─── Input

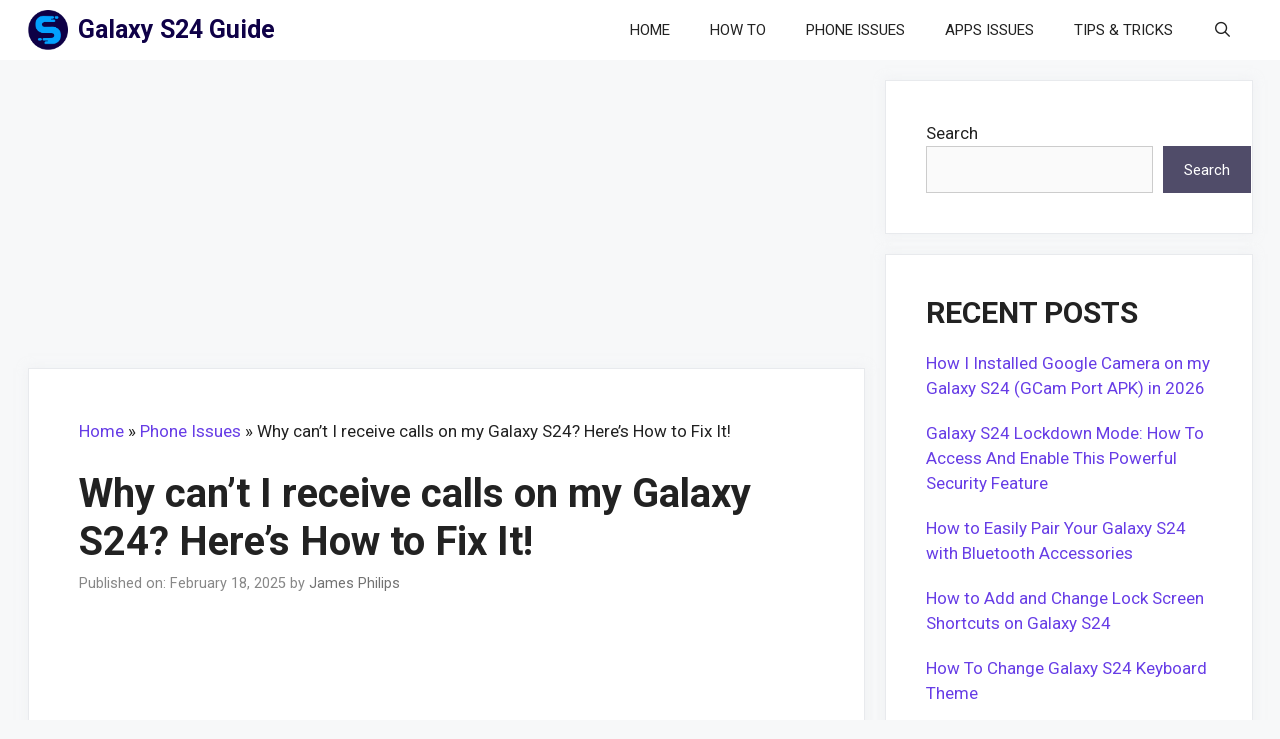

--- FILE ---
content_type: text/html; charset=utf-8
request_url: https://www.google.com/recaptcha/api2/aframe
body_size: 267
content:
<!DOCTYPE HTML><html><head><meta http-equiv="content-type" content="text/html; charset=UTF-8"></head><body><script nonce="endRv5wX0hmK-j9F9dE4gQ">/** Anti-fraud and anti-abuse applications only. See google.com/recaptcha */ try{var clients={'sodar':'https://pagead2.googlesyndication.com/pagead/sodar?'};window.addEventListener("message",function(a){try{if(a.source===window.parent){var b=JSON.parse(a.data);var c=clients[b['id']];if(c){var d=document.createElement('img');d.src=c+b['params']+'&rc='+(localStorage.getItem("rc::a")?sessionStorage.getItem("rc::b"):"");window.document.body.appendChild(d);sessionStorage.setItem("rc::e",parseInt(sessionStorage.getItem("rc::e")||0)+1);localStorage.setItem("rc::h",'1769039620913');}}}catch(b){}});window.parent.postMessage("_grecaptcha_ready", "*");}catch(b){}</script></body></html>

──────

- _Assignment_: Reproduce each line, exactly as it appears, from the one that contains "request_url: https://www.google.com/recaptcha/api2/aframe" through the last line of the records. Add no other lines.

- _Solution to the problem_:
request_url: https://www.google.com/recaptcha/api2/aframe
body_size: 267
content:
<!DOCTYPE HTML><html><head><meta http-equiv="content-type" content="text/html; charset=UTF-8"></head><body><script nonce="endRv5wX0hmK-j9F9dE4gQ">/** Anti-fraud and anti-abuse applications only. See google.com/recaptcha */ try{var clients={'sodar':'https://pagead2.googlesyndication.com/pagead/sodar?'};window.addEventListener("message",function(a){try{if(a.source===window.parent){var b=JSON.parse(a.data);var c=clients[b['id']];if(c){var d=document.createElement('img');d.src=c+b['params']+'&rc='+(localStorage.getItem("rc::a")?sessionStorage.getItem("rc::b"):"");window.document.body.appendChild(d);sessionStorage.setItem("rc::e",parseInt(sessionStorage.getItem("rc::e")||0)+1);localStorage.setItem("rc::h",'1769039620913');}}}catch(b){}});window.parent.postMessage("_grecaptcha_ready", "*");}catch(b){}</script></body></html>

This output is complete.